■ **Requirement**
Print, word for word, the lines in the entries below, starting at the line that contains "How much distance" and ending at the line that contains "Answer: the row", both included.

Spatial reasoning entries
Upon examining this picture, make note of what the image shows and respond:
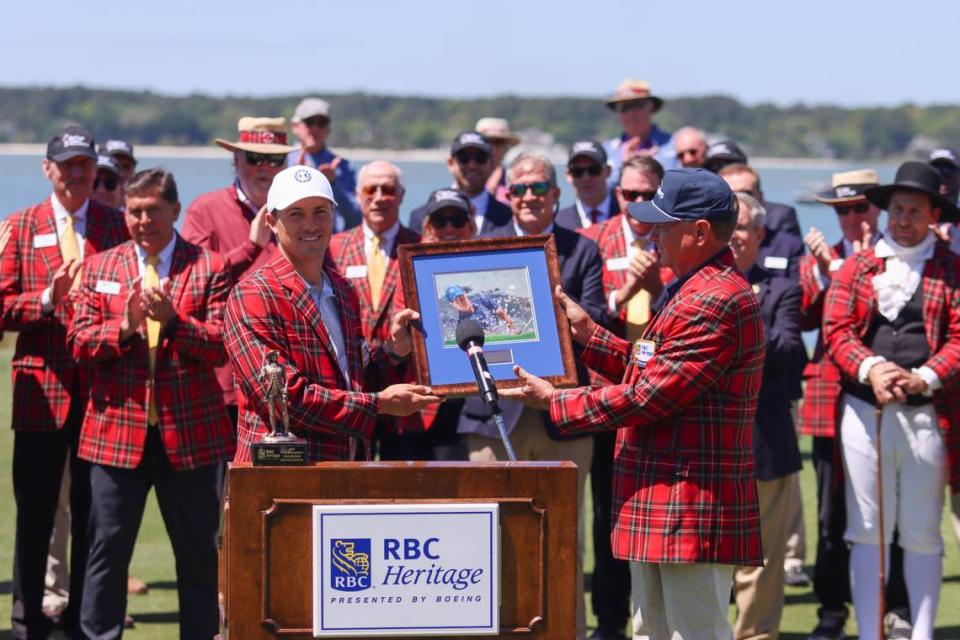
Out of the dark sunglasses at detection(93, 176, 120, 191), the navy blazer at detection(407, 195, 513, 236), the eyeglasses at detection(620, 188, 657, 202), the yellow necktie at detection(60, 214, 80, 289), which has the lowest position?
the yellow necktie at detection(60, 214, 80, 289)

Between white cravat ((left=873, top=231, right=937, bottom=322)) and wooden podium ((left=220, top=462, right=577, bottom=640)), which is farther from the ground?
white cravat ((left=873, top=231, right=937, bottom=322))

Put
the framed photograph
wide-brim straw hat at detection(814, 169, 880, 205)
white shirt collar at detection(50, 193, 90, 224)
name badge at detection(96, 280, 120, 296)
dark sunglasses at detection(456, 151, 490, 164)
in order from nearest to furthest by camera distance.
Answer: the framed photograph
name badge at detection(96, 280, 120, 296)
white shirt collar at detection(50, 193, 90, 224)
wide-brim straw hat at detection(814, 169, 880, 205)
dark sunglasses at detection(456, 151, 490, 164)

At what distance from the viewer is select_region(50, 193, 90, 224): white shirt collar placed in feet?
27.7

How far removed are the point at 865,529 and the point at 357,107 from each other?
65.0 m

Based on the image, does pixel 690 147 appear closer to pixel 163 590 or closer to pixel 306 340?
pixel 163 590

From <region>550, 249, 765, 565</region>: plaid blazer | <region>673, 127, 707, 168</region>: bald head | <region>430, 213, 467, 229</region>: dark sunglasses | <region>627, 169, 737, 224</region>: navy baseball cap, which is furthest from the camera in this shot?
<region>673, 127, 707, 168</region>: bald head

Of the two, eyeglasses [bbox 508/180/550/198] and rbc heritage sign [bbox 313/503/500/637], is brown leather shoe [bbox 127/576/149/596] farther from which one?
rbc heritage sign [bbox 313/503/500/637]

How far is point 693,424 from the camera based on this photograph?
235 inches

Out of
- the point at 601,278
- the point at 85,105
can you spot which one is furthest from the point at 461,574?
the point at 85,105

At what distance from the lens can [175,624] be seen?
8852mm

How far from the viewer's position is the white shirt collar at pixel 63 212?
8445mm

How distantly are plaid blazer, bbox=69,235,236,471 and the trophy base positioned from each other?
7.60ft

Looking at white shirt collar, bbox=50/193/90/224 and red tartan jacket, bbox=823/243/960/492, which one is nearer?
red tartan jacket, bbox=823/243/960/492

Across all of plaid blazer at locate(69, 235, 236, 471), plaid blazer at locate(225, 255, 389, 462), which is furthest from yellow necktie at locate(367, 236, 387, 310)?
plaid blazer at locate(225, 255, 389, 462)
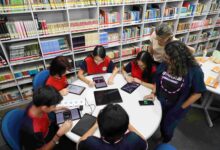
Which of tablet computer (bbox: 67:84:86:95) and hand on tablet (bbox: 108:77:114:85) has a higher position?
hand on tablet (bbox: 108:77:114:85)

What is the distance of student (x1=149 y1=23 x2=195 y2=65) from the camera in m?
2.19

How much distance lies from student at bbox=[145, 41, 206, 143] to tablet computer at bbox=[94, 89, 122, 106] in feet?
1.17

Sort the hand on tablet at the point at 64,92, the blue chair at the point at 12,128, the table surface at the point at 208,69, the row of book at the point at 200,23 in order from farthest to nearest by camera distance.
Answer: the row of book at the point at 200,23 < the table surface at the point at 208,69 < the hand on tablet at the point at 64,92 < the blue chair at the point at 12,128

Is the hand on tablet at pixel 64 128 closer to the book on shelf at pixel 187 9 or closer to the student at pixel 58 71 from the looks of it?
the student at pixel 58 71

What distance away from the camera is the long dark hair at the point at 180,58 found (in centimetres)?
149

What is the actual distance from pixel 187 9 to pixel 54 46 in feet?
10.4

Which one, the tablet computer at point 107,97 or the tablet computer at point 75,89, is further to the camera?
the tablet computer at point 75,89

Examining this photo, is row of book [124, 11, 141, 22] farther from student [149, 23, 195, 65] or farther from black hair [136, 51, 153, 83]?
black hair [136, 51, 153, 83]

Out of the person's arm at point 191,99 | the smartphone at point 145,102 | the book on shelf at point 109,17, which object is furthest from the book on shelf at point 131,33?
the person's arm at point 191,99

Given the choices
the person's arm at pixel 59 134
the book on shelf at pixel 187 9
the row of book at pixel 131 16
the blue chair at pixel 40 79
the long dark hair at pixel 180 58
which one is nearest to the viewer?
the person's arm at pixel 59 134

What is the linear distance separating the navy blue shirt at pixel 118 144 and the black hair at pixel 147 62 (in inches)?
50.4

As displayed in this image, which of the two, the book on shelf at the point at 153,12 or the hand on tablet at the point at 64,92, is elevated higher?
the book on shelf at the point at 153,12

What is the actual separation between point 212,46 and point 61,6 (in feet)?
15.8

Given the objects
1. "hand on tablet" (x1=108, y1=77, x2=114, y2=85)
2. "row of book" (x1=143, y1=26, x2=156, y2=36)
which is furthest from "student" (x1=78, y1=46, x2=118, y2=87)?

■ **Written answer**
How much distance lies from student at bbox=[145, 41, 206, 143] to tablet computer at bbox=[94, 89, 122, 106] in feet?
1.17

Sort the hand on tablet at the point at 64,92, the blue chair at the point at 12,128, the table surface at the point at 208,69, the row of book at the point at 200,23 in order from farthest to nearest by camera distance.
Answer: the row of book at the point at 200,23 < the table surface at the point at 208,69 < the hand on tablet at the point at 64,92 < the blue chair at the point at 12,128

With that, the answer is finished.